WASHINGTON (Reuters) - Several U.S. lawmakers waded into a squabble between small banks and their regulators this week, supporting the companies' efforts to scale back the so-called Volcker rule which restricts banks' ability to make bets with their own money.
Two Republicans in the U.S. House of Representatives on Wednesday introduced a bill to change the recently finalized rule so that banks would not have to dump certain investments backed by trust-preferred securities. These have hybrid characteristics of debt and equity and can get favorable tax treatment.
They followed 22 House Democrats, who in a letter dated Tuesday argued that financial regulators should exempt banks with less than $15 billion in assets from a portion of the rule related to the so-called TruPS.
The Volcker rule, which was required by the 2010 Dodd-Frank law and was approved by regulators in December, restricts banks' ability to make bets with their own money and limits their investments in certain funds.
After the rule was finalized, bank groups said it would force small firms to sell debt holdings backed by TruPS, which could result in losses for the banks.
The American Bankers Association, a trade group, sued the Federal Deposit Insurance Corp, Office of the Comptroller of the Currency and Federal Reserve to force them to address what the banks said was an unintended and unfair consequence of the Volcker rule.
The regulators have since said they are considering tweaking the rule.

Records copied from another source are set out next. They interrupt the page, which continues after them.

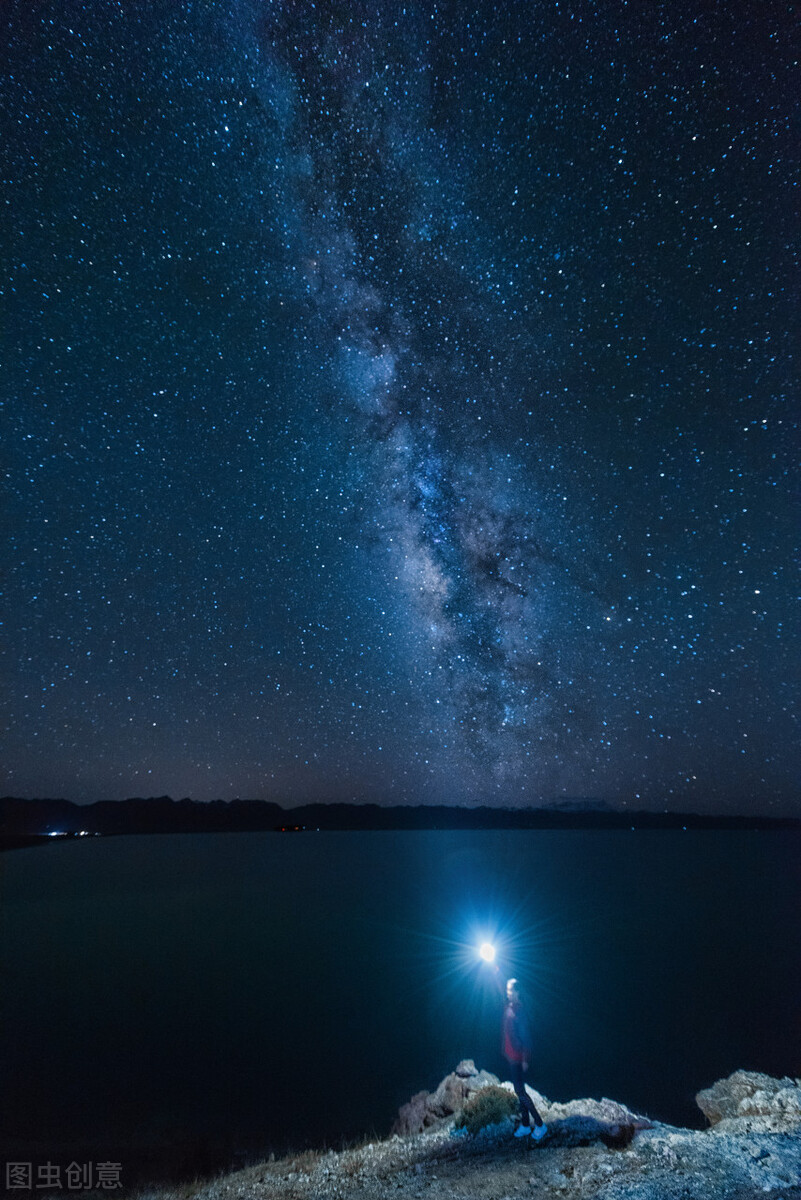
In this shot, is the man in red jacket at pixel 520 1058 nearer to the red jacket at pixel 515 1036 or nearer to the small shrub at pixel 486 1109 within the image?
the red jacket at pixel 515 1036

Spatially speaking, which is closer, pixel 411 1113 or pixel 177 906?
pixel 411 1113

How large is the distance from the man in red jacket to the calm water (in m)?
5.76

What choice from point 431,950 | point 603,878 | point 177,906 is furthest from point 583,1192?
point 603,878

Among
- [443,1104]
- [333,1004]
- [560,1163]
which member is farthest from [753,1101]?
[333,1004]

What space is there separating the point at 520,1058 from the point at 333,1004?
19.3m

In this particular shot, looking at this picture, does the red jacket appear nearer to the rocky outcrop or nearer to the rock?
the rocky outcrop

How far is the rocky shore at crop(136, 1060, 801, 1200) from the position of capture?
21.1ft

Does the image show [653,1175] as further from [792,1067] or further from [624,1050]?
[624,1050]

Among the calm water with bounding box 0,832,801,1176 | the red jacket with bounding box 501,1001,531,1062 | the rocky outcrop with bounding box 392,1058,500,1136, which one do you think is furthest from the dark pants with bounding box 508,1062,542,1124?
the calm water with bounding box 0,832,801,1176

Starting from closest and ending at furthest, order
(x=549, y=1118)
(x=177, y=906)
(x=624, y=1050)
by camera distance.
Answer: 1. (x=549, y=1118)
2. (x=624, y=1050)
3. (x=177, y=906)

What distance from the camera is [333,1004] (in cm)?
2381

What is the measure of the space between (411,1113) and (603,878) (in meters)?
75.3

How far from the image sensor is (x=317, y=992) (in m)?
25.5

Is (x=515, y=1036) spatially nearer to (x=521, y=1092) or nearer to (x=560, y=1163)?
(x=521, y=1092)
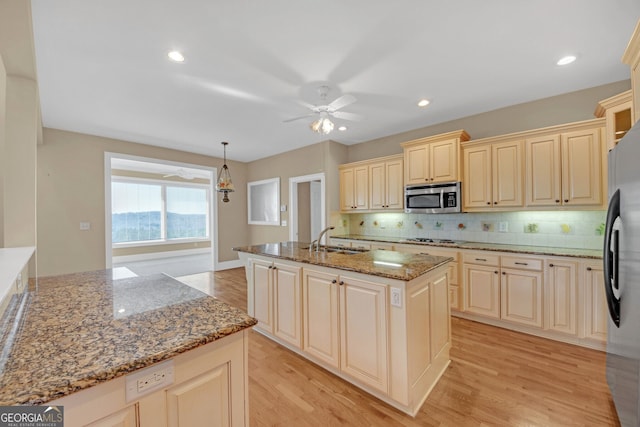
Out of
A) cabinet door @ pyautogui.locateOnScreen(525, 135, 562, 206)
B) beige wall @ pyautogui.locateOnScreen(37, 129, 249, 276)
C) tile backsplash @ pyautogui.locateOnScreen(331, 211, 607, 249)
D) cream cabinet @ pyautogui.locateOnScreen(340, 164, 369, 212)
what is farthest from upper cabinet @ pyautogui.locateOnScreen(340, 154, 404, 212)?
beige wall @ pyautogui.locateOnScreen(37, 129, 249, 276)

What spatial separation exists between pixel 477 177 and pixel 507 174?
0.32 metres

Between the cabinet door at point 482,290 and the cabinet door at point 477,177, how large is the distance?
84cm

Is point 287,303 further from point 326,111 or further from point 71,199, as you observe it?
point 71,199

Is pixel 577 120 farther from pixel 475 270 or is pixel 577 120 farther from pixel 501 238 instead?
pixel 475 270

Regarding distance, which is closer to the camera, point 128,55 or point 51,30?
point 51,30

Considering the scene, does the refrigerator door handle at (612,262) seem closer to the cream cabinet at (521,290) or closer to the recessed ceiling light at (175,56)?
the cream cabinet at (521,290)

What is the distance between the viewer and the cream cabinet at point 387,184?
4074 mm

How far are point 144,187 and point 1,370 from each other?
327 inches

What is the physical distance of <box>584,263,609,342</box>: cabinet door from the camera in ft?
7.75

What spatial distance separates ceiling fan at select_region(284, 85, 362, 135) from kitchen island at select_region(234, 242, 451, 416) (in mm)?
1342

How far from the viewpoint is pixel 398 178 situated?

Republicans Jeb Hensarling of Texas, who is chairman of the House financial services panel, and Shelley Moore Capito of West Virginia said their bill would allow banks to keep any debt holdings backed by TruPS that were issued before the Volcker rule was finalized.
The group of Democrats, including Representative Maxine Waters of California, said regulators should exempt small banks from the requirement because Congress intended for those firms to be treated differently.
"Implementation of the Volcker rule may be inconsistent with Congress's intention for treatment of these specific investments," the letter said.